Title: "(Un)Willingness to wait for/learn about the diagnosis, using Discrete Choice Experiments"
Abstract:
The complexity and rarity of rare diseases often lead to unique care pathways characterised by an extended time to diagnosis, which can be caused by various factors from both healthcare providers and patients. In this paper, the focus is on the patient-side effects of diagnostic delays, specifically driven by individual and collective preferences for health information. Additionally, the paper sheds light on future policy interventions aimed at reducing the time to diagnosis. The goal of this paper is to examine how patients, caregivers, and healthcare professionals value diagnostic information and explore ways in which healthcare providers can enhance communication with patients and caregivers, thereby promoting patient adherence and improving overall health outcomes.

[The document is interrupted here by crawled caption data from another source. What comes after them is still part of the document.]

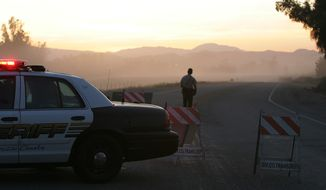 A deputy stands April 17, 2012, at a roadblock where a body was found near Lake Skinner near Winchester, Calif. Detectives searching for Brittany Dawn Killgore, who had been missing for four days, found the body after it was spotted by a maintenance worker leaving the area after clearing brush. (Associated Press/The Press-Enterprise)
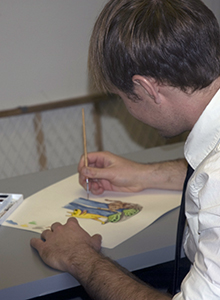 Side view of man painting cartoons on paper
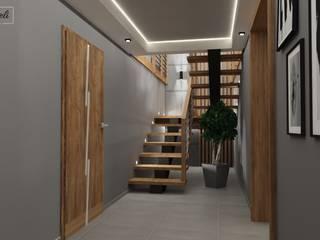 Projekt salon parter klatka schodową i drugi salon na piętrze : styl , w kategorii Schody zaprojektowany przez Dekoreveli Pracownia Projektowa,
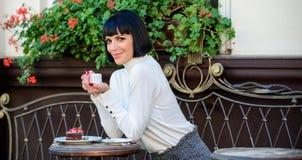 L?cker och gourmet- drink Flickan kopplar av kaf?t med kaffe och efterr?tten Tycker om den attraktiva eleganta brunetten för kvin arkivbilder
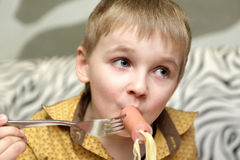 Kid eating spaghetti with sausage Stock Photography
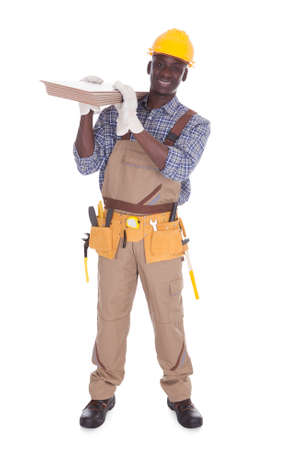 Young Happy Craftsman Carrying Floor Tiles Over White Background photo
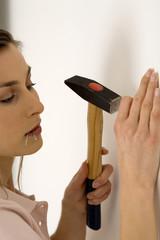 Junge Frau schlägt Nagel in die Wand mit Hammer, Nahaufnahme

Title: "Does others’ health count for peanuts? Health, market returns, and pro-sociality"
Abstract:
Food safety issues are pervasive in low-income countries. Products that are available to local consumers often do not meet health-related standards that are applicable in higher-income countries. In the context of poor regulation, it is necessary to explore potential reasons why farmers might invest in quality production. This paper aims to highlight the channels that might drive farmers to value information about food quality. Through a lab-in-the-field experiment using the Becker-DeGroot-Marschak mechanism, we elicit the willingness to pay (WTP) for access to groundnut powder with a low level of aflatoxin among Senegalese groundnut farmers. Randomized access to thorough information about aflatoxin is introduced to estimate the effect of information. In our design, the groundnut powder is allocated between three purposes: own consumption, consumption by others, and sale. Preliminary results show that respondents are willing to pay more for their own health but altruistic farmers value equally their health and others'. Information increases respondents' willingness to pay for all purposes.